→ THE PROBLEM
Transcribe only the part of the listing below that begins at the line containing "Based on this" and runs to its final line, keeping both ends.

→ DATA FOR PROCESSING
▬▬▬▬▬▬▬▬▬▬

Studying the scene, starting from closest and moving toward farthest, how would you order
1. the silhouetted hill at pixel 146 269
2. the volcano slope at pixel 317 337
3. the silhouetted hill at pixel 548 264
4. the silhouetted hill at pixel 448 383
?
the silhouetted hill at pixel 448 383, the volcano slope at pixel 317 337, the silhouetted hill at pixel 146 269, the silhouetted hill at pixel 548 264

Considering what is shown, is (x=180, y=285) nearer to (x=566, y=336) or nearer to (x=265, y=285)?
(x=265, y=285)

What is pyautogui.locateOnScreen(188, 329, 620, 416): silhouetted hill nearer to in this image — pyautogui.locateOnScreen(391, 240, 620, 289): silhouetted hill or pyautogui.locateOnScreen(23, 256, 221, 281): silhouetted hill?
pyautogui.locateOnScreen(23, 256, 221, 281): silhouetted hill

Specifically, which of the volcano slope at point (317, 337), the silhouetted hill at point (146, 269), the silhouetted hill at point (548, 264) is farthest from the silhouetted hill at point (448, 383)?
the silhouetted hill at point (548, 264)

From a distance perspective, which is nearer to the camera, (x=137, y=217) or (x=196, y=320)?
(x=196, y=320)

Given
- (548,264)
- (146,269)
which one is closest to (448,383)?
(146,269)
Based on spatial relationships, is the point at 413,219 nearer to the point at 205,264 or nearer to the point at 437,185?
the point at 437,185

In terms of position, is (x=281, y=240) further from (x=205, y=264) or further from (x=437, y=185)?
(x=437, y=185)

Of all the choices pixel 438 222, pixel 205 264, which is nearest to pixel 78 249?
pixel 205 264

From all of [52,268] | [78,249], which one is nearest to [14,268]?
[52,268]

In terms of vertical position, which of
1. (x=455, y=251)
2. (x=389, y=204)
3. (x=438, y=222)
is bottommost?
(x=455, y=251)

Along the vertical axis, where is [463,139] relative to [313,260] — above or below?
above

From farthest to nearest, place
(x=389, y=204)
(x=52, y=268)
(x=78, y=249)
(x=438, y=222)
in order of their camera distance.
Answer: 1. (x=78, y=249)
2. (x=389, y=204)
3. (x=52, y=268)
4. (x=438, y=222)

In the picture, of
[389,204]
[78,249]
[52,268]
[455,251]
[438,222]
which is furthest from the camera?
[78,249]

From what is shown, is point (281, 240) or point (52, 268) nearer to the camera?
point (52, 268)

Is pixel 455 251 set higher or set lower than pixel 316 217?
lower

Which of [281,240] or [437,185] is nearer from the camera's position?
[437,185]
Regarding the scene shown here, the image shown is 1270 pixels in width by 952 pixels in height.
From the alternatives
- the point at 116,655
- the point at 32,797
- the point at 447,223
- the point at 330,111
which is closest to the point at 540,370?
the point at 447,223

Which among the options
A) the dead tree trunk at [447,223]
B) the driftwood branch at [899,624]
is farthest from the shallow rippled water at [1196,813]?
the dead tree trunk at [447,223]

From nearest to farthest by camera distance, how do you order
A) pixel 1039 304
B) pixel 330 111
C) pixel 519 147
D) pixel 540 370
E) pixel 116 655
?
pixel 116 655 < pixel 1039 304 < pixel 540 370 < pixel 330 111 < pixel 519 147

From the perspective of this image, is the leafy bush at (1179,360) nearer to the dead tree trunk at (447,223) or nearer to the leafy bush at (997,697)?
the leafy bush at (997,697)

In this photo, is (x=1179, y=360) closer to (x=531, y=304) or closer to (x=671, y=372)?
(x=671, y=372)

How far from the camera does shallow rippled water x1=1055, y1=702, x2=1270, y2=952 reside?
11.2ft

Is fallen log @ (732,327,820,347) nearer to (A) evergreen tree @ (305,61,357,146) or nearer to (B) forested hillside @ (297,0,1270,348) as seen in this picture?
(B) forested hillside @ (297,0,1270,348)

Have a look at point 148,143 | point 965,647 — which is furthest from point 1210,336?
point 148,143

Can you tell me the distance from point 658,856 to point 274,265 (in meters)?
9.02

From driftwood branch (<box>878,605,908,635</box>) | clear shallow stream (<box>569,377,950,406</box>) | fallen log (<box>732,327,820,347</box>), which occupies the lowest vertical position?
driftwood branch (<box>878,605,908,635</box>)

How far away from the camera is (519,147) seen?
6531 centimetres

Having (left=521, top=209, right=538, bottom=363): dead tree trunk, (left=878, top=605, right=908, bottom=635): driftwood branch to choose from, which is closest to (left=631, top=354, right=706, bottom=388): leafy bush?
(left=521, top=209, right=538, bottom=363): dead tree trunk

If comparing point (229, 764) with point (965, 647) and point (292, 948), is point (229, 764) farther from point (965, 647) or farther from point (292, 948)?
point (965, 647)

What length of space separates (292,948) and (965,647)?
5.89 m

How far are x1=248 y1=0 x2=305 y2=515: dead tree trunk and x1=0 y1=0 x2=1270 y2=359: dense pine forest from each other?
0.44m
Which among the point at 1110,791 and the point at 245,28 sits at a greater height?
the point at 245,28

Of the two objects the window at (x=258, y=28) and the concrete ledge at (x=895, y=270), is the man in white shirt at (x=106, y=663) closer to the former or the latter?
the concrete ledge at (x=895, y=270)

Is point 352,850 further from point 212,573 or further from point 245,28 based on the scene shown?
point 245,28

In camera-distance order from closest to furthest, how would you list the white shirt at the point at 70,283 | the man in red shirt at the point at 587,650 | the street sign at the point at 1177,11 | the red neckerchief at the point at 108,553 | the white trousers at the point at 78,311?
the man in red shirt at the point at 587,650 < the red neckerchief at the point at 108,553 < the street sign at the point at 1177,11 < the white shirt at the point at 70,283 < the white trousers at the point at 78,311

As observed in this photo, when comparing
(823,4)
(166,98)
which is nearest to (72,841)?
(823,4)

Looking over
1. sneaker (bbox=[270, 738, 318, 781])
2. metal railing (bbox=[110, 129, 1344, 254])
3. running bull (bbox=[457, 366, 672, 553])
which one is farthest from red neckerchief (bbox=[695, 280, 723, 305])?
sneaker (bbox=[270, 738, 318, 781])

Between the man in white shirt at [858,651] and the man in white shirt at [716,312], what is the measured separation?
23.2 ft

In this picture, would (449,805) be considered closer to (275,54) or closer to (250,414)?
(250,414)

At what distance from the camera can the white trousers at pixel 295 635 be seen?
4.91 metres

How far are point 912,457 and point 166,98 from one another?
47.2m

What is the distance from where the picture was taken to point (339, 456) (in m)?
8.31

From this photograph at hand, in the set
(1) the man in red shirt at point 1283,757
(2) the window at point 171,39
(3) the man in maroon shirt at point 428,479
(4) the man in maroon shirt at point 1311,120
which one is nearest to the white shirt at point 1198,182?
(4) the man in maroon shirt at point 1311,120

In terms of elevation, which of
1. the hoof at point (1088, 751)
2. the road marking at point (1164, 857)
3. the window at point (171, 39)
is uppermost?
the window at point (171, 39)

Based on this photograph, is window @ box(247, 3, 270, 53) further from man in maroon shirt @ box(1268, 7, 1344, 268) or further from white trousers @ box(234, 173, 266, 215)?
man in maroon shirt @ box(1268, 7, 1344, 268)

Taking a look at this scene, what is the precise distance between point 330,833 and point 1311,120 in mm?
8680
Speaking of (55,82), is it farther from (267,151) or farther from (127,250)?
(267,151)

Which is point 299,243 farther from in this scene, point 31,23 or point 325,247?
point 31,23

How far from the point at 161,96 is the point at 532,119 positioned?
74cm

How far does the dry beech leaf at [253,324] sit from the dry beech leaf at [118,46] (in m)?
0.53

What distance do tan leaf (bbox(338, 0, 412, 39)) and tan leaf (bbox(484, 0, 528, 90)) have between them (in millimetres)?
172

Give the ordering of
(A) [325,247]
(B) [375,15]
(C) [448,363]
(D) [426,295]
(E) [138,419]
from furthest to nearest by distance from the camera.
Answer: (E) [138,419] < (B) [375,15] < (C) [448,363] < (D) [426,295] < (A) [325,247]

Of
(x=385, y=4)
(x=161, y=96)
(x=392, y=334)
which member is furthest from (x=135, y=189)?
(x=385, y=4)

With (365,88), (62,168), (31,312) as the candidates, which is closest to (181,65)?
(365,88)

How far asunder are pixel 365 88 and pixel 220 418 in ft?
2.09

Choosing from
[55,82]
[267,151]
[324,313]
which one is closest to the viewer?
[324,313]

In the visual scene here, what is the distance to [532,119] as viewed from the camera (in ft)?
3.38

▬▬▬▬▬▬▬▬▬▬

→ THE ANSWER
Based on this photograph, is window @ box(247, 3, 270, 53) further from man in maroon shirt @ box(1268, 7, 1344, 268) or further from white trousers @ box(234, 173, 266, 215)?
man in maroon shirt @ box(1268, 7, 1344, 268)

Taking a look at this scene, what is the precise distance between point 330,833 and point 1311,120 in mm?
8680
Speaking of (55,82), is it farther from (267,151) or farther from (127,250)?
(267,151)

Which is point 299,243 farther from in this scene, point 31,23 or point 325,247?
point 31,23

How far from the point at 161,96 is the point at 532,119 positioned?
74cm

How far does the dry beech leaf at [253,324] sit from the dry beech leaf at [118,46] (in m)?
0.53

What distance do tan leaf (bbox(338, 0, 412, 39)) and tan leaf (bbox(484, 0, 528, 90)) have between them (in millimetres)?
172

Give the ordering of
(A) [325,247]
(B) [375,15]
(C) [448,363]
(D) [426,295]
(E) [138,419]
from furthest to nearest by distance from the camera.
Answer: (E) [138,419] < (B) [375,15] < (C) [448,363] < (D) [426,295] < (A) [325,247]

Of
(x=385, y=4)
(x=161, y=96)
(x=392, y=334)
which member is furthest from (x=135, y=189)?
(x=385, y=4)

With (365,88), (62,168), (31,312) as the candidates, which is closest to (181,65)?
(365,88)

How far asunder are pixel 365 88 and pixel 220 418 in ft?
2.09

Choosing from
[55,82]
[267,151]
[324,313]
which one is closest to the viewer?
[324,313]

In the visual scene here, what is the distance to [532,119] as viewed from the camera (in ft)?
3.38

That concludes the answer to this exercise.